--- START Record set ---

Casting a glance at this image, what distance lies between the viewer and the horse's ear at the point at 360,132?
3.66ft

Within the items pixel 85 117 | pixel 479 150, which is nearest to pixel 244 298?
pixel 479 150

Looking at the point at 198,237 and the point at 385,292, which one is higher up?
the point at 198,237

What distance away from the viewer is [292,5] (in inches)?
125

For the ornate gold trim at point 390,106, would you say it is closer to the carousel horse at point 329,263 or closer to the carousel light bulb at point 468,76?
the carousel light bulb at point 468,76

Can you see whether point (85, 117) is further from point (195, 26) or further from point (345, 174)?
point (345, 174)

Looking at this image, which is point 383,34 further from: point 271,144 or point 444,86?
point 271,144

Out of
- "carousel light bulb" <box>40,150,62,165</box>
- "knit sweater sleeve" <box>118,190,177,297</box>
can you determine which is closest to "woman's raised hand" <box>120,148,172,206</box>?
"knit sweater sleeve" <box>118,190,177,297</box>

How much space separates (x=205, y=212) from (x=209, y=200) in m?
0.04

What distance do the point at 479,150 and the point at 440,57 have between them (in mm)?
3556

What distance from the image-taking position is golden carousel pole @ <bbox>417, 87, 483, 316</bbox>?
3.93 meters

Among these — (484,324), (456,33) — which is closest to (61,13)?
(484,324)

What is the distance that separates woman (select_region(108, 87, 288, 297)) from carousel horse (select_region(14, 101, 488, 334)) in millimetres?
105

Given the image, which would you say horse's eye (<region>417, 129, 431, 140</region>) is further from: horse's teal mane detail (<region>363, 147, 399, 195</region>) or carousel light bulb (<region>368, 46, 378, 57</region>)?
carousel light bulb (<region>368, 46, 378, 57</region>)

--- END Record set ---

Stated task:
Change every occurrence of "carousel horse" in the data above to "merry-go-round horse", and give the data again with nothing else altered.

Task result:
Casting a glance at this image, what distance lies between the viewer and the horse's ear at the point at 360,132?
3.66ft

Within the items pixel 85 117 | pixel 479 150, which is nearest to pixel 244 298?
pixel 479 150

Looking at the point at 198,237 and the point at 385,292, which one is higher up?
the point at 198,237

What distance away from the viewer is [292,5] (in inches)?
125

For the ornate gold trim at point 390,106, would you say it is closer to the merry-go-round horse at point 329,263 or closer to the carousel light bulb at point 468,76?
the carousel light bulb at point 468,76

Can you see whether point (85, 117) is further from point (195, 26) or further from point (345, 174)?
point (345, 174)

Looking at this image, which is point 383,34 further from: point 271,144 or point 444,86?
point 271,144

Out of
- "carousel light bulb" <box>40,150,62,165</box>
- "knit sweater sleeve" <box>118,190,177,297</box>
can you determine which is closest to "woman's raised hand" <box>120,148,172,206</box>?
"knit sweater sleeve" <box>118,190,177,297</box>

How much space separates (x=205, y=212) from (x=209, y=200) in m?
0.04

What distance do the point at 479,150 and the point at 440,57 have between them (in mm)?
3556

What distance from the image-taking position is golden carousel pole @ <bbox>417, 87, 483, 316</bbox>?
3.93 meters

Among these — (484,324), (456,33) — which is closest to (61,13)?
(484,324)

What is the distance that separates woman (select_region(108, 87, 288, 297)) from merry-go-round horse (select_region(14, 101, 488, 334)) in millimetres?
105

Given the image, which would you say horse's eye (<region>417, 129, 431, 140</region>) is further from: horse's teal mane detail (<region>363, 147, 399, 195</region>) or carousel light bulb (<region>368, 46, 378, 57</region>)?
carousel light bulb (<region>368, 46, 378, 57</region>)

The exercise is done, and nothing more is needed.